Now that a bit more time has passed since the seminal events surrounding the early history of black metal (the murder of Euronymous, the church burnings, the trial and imprisonment of Vikernes, etc) a bit more complex and nuanced historical account is increasingly coming into view. I’ve recently seen two documentaries produced in the last six years or so on the history of Mayhem, both of which feature several of the most important figures involved with the band (including Jørn “Necrobutcher” Stubberud and Kjetil Manheim but not the nutty and self-promoting Vikernes) tell the tale of its earliest history. The testimony of Manheim, who left Mayhem after the release of the Deathcrush and now works in the noise scene, is particularly compelling. He seems to be one of the few people involved in that milieu who wasn’t a complete nutter, and his portraits of Euronymous, Per “Dead” Ohlin, and Vikernes illuminate the early history of the scene in important ways.

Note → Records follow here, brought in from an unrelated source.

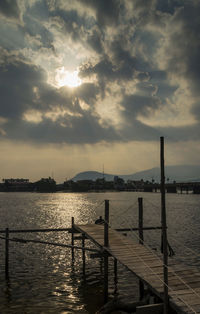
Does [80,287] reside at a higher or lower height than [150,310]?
lower

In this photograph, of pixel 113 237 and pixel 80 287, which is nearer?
pixel 80 287

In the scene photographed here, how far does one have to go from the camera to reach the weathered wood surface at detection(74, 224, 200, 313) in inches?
362

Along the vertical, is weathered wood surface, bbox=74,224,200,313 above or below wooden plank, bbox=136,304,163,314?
above

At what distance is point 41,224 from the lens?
4778 cm

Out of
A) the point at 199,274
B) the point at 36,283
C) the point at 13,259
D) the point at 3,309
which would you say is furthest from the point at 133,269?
the point at 13,259

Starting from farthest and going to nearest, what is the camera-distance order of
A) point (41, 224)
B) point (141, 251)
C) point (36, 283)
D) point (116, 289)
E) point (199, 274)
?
point (41, 224) < point (36, 283) < point (116, 289) < point (141, 251) < point (199, 274)

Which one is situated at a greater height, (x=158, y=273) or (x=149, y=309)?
(x=158, y=273)

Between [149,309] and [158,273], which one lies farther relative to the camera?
[158,273]

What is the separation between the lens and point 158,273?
11.7 meters

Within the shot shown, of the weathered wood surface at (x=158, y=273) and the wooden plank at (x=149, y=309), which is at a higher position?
the weathered wood surface at (x=158, y=273)

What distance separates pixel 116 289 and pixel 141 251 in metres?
2.95

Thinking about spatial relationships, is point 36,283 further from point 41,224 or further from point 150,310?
point 41,224

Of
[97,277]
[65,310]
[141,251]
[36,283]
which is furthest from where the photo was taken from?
[97,277]

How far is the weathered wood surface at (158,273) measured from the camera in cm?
920
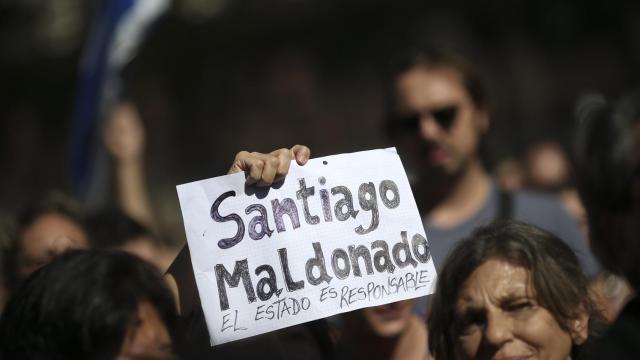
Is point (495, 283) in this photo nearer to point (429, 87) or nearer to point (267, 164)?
point (267, 164)

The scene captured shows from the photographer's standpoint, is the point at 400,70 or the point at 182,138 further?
the point at 182,138

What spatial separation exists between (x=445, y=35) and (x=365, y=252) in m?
10.5

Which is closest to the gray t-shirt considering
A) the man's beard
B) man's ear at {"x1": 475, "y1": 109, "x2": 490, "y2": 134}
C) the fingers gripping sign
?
the man's beard

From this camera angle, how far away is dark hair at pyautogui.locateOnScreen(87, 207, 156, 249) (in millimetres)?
3982

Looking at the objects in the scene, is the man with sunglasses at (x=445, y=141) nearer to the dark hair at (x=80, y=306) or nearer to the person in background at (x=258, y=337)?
the person in background at (x=258, y=337)

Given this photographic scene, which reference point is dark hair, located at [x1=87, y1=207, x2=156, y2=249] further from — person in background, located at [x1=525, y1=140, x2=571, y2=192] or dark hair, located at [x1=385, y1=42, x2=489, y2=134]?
person in background, located at [x1=525, y1=140, x2=571, y2=192]

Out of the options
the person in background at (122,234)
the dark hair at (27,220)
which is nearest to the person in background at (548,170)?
the person in background at (122,234)

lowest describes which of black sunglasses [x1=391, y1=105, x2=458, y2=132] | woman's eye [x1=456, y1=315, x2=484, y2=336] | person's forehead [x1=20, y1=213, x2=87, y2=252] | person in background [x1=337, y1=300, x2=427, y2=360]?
person in background [x1=337, y1=300, x2=427, y2=360]

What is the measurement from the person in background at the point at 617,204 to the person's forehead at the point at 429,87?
1.61 m

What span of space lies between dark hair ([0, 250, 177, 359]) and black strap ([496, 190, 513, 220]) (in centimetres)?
137

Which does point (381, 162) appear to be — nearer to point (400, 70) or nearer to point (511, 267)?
point (511, 267)

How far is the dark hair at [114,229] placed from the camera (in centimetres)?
398

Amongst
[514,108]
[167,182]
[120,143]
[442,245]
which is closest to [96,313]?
[442,245]

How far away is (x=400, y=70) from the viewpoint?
3744 millimetres
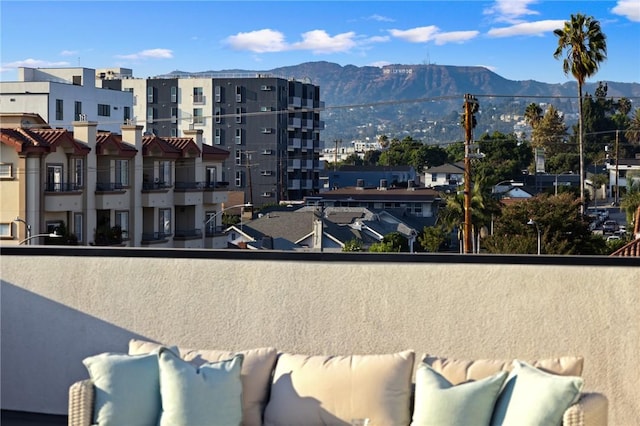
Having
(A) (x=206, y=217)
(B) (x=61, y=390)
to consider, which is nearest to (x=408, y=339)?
(B) (x=61, y=390)

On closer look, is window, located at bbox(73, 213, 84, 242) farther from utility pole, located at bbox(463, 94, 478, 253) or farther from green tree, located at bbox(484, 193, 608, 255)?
green tree, located at bbox(484, 193, 608, 255)

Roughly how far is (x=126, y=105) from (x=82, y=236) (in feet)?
55.9

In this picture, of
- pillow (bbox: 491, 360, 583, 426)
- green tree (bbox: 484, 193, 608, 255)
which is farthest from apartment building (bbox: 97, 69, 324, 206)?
pillow (bbox: 491, 360, 583, 426)

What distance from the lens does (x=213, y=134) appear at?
135 ft

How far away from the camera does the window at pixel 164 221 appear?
24094mm

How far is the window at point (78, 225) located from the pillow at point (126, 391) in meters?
19.7

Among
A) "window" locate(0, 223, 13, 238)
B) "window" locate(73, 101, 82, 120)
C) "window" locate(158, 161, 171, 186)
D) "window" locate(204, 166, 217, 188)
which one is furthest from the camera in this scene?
"window" locate(73, 101, 82, 120)

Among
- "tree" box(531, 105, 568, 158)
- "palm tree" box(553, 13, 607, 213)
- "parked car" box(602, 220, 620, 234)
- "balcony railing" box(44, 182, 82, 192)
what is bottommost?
"parked car" box(602, 220, 620, 234)

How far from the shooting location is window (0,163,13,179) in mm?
21548

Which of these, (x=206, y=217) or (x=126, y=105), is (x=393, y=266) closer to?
(x=206, y=217)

For those with an interest, here are the relevant links:

Once Upon a Time in Norway: The History of Mayhem (2007) http://www.youtube.com/watch?v=7h9XzRdFIhc

Pure Fucking Mayhem (2008) http://www.youtube.com/watch?v=z_Qoj9ViExY

For those wanting a broader perspective on black metal, this documentary has interviews with people from Naglfar, Gorgoroth, Bloodthorn, Dark Funeral, Rotting Christ, Enslaved, Ulver, and Impaled Nazarene, as well as some less interesting folks. Lots of good information and ruminations on the cultural meaning of the form, but the live footage is not all that super.

Black Metal – The Norwegian Legacy (2008) http://www.youtube.com/watch?v=7lDztQkk0_4

Ok, that your lot for now. We’ll be back in the next day or two with stuff that doesn’t involve listening to a bunch of right wing asshats.